Die vorgebrachte Idee „Windelzuschuss“ hat in der Ideenplattform die erforderliche Mindestunterstützeranzahl erreicht. Das Thema wird deshalb dem Fachausschuss zur Entscheidung vorgelegt.
2. Verfahren zur Ideenplattform:
Das Verfahren zum Umgang mit Ideen aus der Ideenplattform ist in der Vorlage zur Einführung des Beteiligungs-Portals (DS-17-03606, beschlossen in der Fassung der Vorlage 17-03606-01) wie folgt beschrieben:
„Vorschläge, die diese Voraussetzung [Anmerkung: ausreichende Unterstützerzahl] erfüllen, werden durch die fachlich zuständigen Organisationseinheiten inhaltlich geprüft und einer Bewertung durch den zuständigen Stadtbezirksrat (bei bezirklichen Vorschlägen) oder den zuständigen Fachausschuss zugeführt. Bezirkliche Vorschläge können im Rahmen der Budgethoheit der Stadtbezirksräte umgesetzt werden. Auch bei anderen Vorschlägen könnte - nach einem positiven Votum des Fachausschusses - eine Umsetzung sofort erfolgen, wenn die Finanzierung aus vorhandenen Ansätzen möglich ist. Falls notwendige Haushaltsmittel nicht vorhanden sind, ist eine abschließende Entscheidung innerhalb des nächsten Haushaltsplanaufstellungsverfahrens grundsätzlich erforderlich.“
3. Prüfung und Zweck:
Das Anliegen, das über die Ideenplattform eingebracht wurde, beschreibt eine Mengen- und Kostensituation, die durch Einwegwindeln innerhalb der Abfallwirtschaft entstehen würde. Selbige Mengen- und Kostensituation wurden durch die Verwaltung und mit dem Vertragspartner zur thermischen Verwertung (EEW-Helmstedt) untersucht. Im Detail konnten nicht alle im Anliegen angegebenen Werte nachvollzogen werden und ergaben im Ergebnis auch ein differenzierteres Bild. Die EEW-Helmstedt geht nicht davon aus, dass Einwegwindeln hohe Schadstoffkonzentrationen in die Anlagen eintragen, da selbige im Wesentlichen durch den thermischen Prozess zerstört und oder die folgende Abgasreinigung herausgefiltert werden.

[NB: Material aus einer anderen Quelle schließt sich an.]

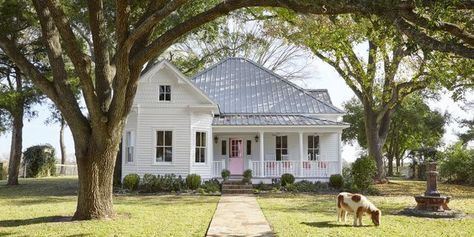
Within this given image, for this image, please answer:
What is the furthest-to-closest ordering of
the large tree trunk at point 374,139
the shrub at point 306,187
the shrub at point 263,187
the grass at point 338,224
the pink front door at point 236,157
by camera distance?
the large tree trunk at point 374,139 < the pink front door at point 236,157 < the shrub at point 263,187 < the shrub at point 306,187 < the grass at point 338,224

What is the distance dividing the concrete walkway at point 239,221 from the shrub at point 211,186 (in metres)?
5.02

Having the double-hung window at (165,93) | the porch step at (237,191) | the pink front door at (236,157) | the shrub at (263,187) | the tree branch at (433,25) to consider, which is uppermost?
the double-hung window at (165,93)

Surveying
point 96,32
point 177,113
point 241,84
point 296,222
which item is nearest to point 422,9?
point 296,222

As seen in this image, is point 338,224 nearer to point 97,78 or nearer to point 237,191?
point 97,78

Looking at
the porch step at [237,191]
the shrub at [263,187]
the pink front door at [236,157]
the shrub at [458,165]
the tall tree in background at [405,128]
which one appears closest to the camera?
the porch step at [237,191]

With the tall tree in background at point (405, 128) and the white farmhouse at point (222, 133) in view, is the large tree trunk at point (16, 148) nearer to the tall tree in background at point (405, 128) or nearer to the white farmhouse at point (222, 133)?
the white farmhouse at point (222, 133)

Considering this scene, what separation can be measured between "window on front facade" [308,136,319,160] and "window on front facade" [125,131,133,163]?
9.79 meters

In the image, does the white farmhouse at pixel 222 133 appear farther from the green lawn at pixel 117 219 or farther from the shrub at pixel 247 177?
the green lawn at pixel 117 219

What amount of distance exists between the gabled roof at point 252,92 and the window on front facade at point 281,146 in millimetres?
1505

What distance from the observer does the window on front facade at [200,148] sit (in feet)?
73.7

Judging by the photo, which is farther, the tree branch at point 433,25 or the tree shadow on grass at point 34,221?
the tree shadow on grass at point 34,221

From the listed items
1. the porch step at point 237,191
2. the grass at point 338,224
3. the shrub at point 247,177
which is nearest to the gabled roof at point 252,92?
the shrub at point 247,177

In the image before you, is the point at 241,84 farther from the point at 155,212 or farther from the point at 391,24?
the point at 391,24

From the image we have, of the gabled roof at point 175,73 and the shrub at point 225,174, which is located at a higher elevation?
the gabled roof at point 175,73
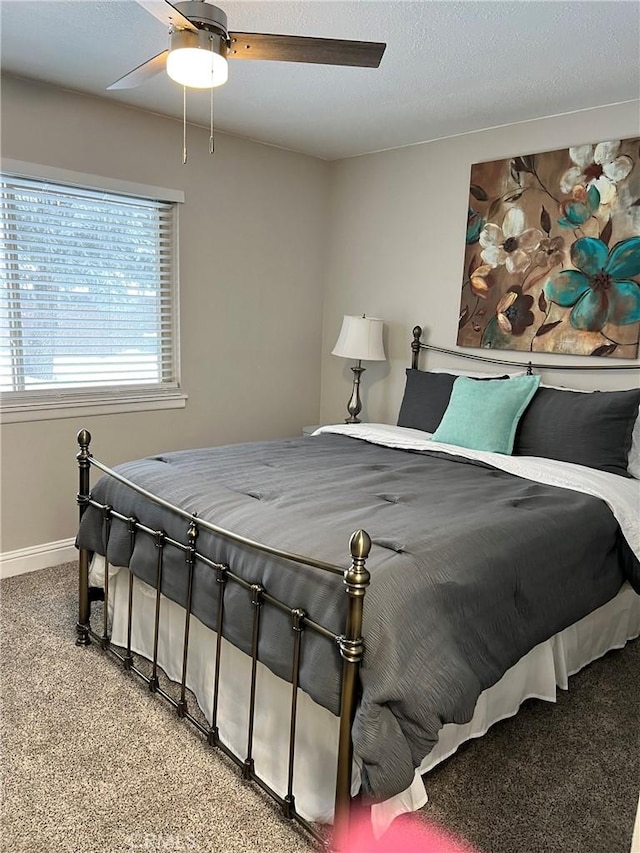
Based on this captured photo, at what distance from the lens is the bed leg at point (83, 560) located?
2498 mm

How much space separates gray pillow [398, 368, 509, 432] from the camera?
11.6 feet

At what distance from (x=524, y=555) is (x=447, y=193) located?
8.59ft

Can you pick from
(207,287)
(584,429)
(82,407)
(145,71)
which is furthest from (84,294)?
(584,429)

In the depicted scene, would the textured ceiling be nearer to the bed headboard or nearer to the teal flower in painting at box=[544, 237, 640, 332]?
the teal flower in painting at box=[544, 237, 640, 332]

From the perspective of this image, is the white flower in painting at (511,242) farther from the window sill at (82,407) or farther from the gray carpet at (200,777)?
the gray carpet at (200,777)

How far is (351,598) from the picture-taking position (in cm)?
150

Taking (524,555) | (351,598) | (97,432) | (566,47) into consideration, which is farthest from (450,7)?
(97,432)

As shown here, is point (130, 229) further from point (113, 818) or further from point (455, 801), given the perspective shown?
point (455, 801)

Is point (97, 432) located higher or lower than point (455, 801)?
higher

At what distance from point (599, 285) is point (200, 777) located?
284cm

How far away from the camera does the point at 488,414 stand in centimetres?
308

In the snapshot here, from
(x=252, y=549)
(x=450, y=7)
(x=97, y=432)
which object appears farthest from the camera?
(x=97, y=432)

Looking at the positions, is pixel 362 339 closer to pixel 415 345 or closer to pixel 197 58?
pixel 415 345

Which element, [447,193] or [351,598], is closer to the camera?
[351,598]
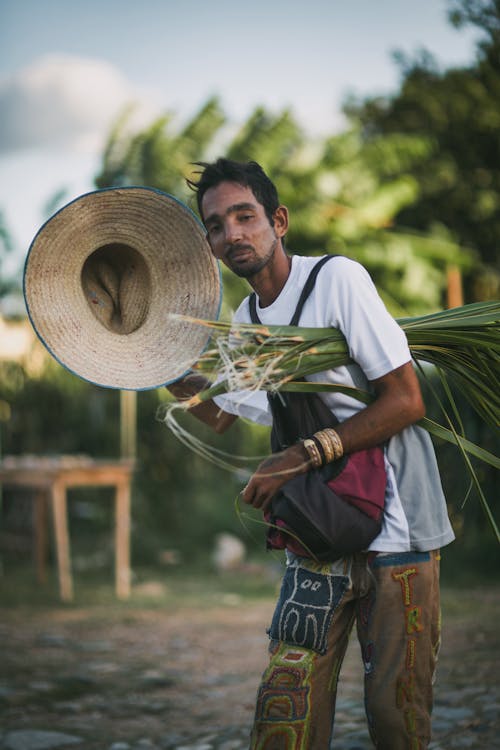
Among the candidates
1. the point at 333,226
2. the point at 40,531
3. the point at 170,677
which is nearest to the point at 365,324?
the point at 170,677

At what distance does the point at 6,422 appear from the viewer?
983 centimetres

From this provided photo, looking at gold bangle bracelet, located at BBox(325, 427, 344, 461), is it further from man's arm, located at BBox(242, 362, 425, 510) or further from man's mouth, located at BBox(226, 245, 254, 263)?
man's mouth, located at BBox(226, 245, 254, 263)

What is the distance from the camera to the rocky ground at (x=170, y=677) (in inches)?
144

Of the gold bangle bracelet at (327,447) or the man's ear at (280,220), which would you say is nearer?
the gold bangle bracelet at (327,447)

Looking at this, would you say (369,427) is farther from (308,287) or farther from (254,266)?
(254,266)

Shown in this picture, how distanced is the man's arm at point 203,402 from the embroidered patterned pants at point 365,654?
560 mm

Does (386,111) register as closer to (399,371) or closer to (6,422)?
(6,422)

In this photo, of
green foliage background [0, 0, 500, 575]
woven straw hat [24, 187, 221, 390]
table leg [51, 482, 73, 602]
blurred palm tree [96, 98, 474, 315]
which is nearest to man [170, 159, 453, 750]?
woven straw hat [24, 187, 221, 390]

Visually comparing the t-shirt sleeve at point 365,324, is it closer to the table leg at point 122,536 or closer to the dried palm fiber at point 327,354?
the dried palm fiber at point 327,354

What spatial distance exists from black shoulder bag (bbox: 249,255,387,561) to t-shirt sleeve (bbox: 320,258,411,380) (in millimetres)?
75

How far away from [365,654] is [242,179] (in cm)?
130

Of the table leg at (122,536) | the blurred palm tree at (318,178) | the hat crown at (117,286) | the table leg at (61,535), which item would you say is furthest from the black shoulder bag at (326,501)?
the blurred palm tree at (318,178)

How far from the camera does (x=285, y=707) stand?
2129mm

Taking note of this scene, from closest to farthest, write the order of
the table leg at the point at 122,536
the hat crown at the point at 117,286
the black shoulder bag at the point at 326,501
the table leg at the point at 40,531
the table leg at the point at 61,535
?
1. the black shoulder bag at the point at 326,501
2. the hat crown at the point at 117,286
3. the table leg at the point at 61,535
4. the table leg at the point at 122,536
5. the table leg at the point at 40,531
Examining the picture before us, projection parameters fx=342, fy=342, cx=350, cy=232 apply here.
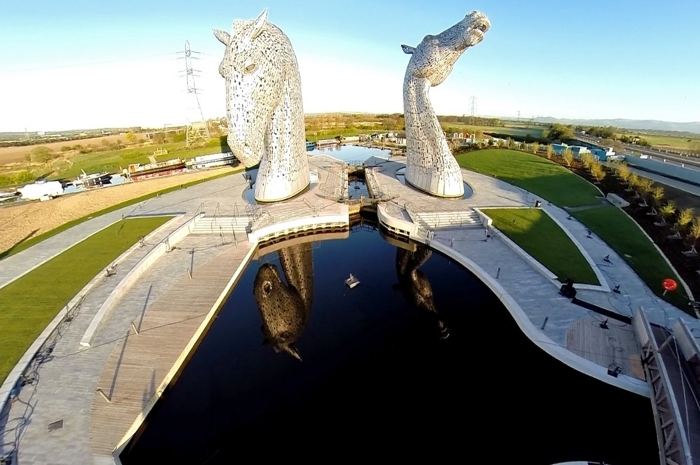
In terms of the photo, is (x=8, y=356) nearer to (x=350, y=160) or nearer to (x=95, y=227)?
(x=95, y=227)

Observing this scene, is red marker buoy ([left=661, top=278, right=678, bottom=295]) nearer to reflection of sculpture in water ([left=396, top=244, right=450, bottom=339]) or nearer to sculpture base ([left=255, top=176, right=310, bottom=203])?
reflection of sculpture in water ([left=396, top=244, right=450, bottom=339])

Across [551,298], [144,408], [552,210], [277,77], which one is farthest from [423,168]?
[144,408]

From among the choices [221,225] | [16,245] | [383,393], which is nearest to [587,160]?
[383,393]

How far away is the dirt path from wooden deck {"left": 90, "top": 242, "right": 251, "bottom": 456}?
43.5 feet

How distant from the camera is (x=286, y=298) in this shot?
49.8 feet

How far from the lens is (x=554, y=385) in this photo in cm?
1023

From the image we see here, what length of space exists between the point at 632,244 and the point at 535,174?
14.2 meters

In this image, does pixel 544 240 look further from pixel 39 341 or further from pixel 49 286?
pixel 49 286

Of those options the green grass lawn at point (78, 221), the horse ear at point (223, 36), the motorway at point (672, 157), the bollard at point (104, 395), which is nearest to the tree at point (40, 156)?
the green grass lawn at point (78, 221)

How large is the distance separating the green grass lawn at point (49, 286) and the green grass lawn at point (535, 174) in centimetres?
2728

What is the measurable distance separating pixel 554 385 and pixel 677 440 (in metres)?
2.91

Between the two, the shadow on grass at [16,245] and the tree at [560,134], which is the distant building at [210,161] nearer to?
the shadow on grass at [16,245]

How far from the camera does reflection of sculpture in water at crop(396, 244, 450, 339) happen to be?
14.2 meters

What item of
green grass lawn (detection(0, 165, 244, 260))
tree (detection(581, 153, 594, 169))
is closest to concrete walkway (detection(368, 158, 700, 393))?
tree (detection(581, 153, 594, 169))
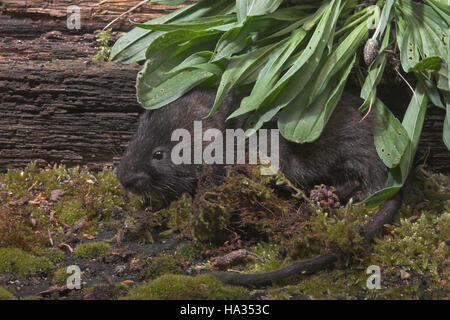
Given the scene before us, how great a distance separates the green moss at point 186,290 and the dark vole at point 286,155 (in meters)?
1.20

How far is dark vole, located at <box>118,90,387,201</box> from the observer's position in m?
4.35

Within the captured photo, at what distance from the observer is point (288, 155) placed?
4.41m

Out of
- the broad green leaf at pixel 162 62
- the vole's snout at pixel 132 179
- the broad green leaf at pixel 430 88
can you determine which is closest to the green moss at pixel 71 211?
the vole's snout at pixel 132 179

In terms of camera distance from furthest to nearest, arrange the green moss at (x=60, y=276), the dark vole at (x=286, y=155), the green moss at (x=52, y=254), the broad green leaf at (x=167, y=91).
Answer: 1. the broad green leaf at (x=167, y=91)
2. the dark vole at (x=286, y=155)
3. the green moss at (x=52, y=254)
4. the green moss at (x=60, y=276)

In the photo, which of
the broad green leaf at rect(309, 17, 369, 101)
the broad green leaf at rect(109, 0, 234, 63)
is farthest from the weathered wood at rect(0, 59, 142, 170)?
the broad green leaf at rect(309, 17, 369, 101)

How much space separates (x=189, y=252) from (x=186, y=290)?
2.65 ft

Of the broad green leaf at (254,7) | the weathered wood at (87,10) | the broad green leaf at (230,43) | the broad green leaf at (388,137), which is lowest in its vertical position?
the broad green leaf at (388,137)

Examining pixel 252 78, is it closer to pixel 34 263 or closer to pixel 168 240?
pixel 168 240

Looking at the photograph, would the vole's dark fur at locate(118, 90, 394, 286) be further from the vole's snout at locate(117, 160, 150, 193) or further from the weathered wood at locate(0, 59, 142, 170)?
the weathered wood at locate(0, 59, 142, 170)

Einwegwindeln haben einen bedeutenden Anteil am Siedlungsabfallaufkommen. Eine wiedernutzbare Alternative zur Einwegwindel ist dementsprechend eine Maßnahme zur Abfallvermeidung und damit grundsätzlich ein begrüßenswerter Beitrag innerhalb der Kreislaufwirtschaft.
Der Antrag im Ideenportal führt für beide Windelsysteme den Ressourcenverbrauch der Neuanschaffungen und die Entsorgung des Festanteils auf. Die Nutzungsphase selbst als weiterer entscheidender Bestandteil wird jedoch ausgeblendet. Die maßgebende Energieaufwendung und Umweltauswirkung einer Einwegwindel entsteht bei der Produktion und Entsorgung, hingegen entsteht bei der wiedernutzbaren Stoffwindel die maßgebende Energieaufwendung und Umweltauswirkung beim Waschvorgang. Damit eine gesamtheitliche Überlegung angestellt und ein entsprechender gesamtheitlicher ökologischer Vorteil ermittelt werden kann, muss daher die Betrachtung auf den kompletten Lebenszyklus der beiden Systeme gelegt werden.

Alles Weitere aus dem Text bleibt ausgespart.